Gary Server, a city defense attorney for 24 years, said the Police Department would help itself by recording interrogations.
"We are constantly accusing them of engaging in some sort of impropriety, putting words in people's mouths, not feeding them, not letting them talk to their families," he said. "That could end if we saw what was going on."
Stanford said detectives work hard to solve crimes and that it is unfair for anyone to make blanket statements about them engaging in misconduct. He encouraged anyone who believes he was mistreated during an interrogation to file a complaint with Internal Affairs by calling 215-685-5056.
"One of the things the commissioner has been very clear of since he's been here is that he's looking to rid the department of any type of behavior that is not appropriate," Stanford said. "Give us the opportunity to investigate it, because by all means, we will."
Marissa Bluestine, legal director of the Pennsylvania Innocence Project, said the reality of false and coerced confessions cry out for cameras being in interrogation rooms.
"Police departments feel like they are being blamed and attacked. But it's not about blame; it's not about bad actors. It's about bad methods. Our position is: get on board. Let's do it. We'll help in any way we can," Bluestine said.

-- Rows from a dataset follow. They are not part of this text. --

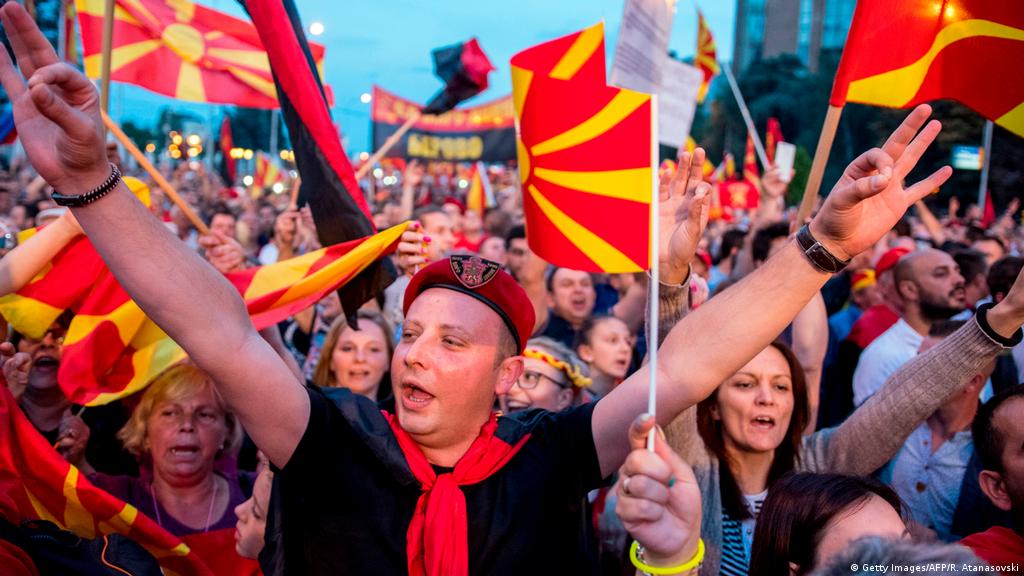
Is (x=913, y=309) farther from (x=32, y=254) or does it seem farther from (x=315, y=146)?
(x=32, y=254)

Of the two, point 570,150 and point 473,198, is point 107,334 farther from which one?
point 473,198

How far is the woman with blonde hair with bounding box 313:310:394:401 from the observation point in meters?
4.39

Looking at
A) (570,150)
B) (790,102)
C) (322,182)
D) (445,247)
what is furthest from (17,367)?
(790,102)

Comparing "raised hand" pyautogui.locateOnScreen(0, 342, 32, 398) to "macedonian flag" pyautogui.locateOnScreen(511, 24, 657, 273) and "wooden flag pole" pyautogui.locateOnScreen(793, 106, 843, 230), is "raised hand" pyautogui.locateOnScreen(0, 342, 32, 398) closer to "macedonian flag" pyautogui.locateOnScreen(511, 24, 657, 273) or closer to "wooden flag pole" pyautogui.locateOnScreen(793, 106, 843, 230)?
"macedonian flag" pyautogui.locateOnScreen(511, 24, 657, 273)

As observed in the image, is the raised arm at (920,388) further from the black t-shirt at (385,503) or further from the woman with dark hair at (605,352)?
the woman with dark hair at (605,352)

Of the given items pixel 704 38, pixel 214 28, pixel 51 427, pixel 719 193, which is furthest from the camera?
pixel 719 193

"We have a common goal - getting the right guy."
'It's being competent'
New York City, Los Angeles, Chicago, Houston, Phoenix, Dallas, San Diego, Washington, D.C., San Francisco, Detroit and San Jose, Calif., are among the cities that videotape interrogations.
"It's more work. It's more organization. But you know what? It's being competent. Everybody has accepted the same practices," said Los Angeles Robbery-Homicide Detective Barry Telis.
In San Diego, taping interrogations in homicides and other crimes goes back to the 1980s when VHS tapes were in use, said homicide Lt. Jorge Duran.
Today, digital recordings are used to make it "easier for us to present the case and bring forth the best evidence that we have as far as what the witness said," said Duran. "There's no ambiguity."
In Philadelphia, trials often end with the process coming under fire due in part to speculation about what occurred during interrogations.
Rainey doesn't like to talk about the interrogation that he said resulted in detectives fabricating a statement they attributed to him.
The room was small and cold, and one detective smoked up the air with a cigarette, he recalled. Another detective repeatedly shoved him back in his chair whenever he rested his head on the table. " 'You know you f----d up, right?' " he recalled one detective saying.
"It changed me. I should have read it before I signed it," said Rainey, who has a learning disability. "They should record the stuff in there so they can see what really happens in there. They don't always tell the truth."
His family is planning to sue the city over his cousin's arrest and confinement in jail for two years, four months.
"They did him an injustice; they did my family an injustice. No one told me where he was or what they were doing with him," said Vernell Rainey, who is Rainey's aunt and Speakes' grandmother.
Rainey's father, Wayne Rainey, is also bothered by the episode.
"I feel angry, a little embarrassed and also mad at the system," he said. "Had they done their job properly, they might have had the right people."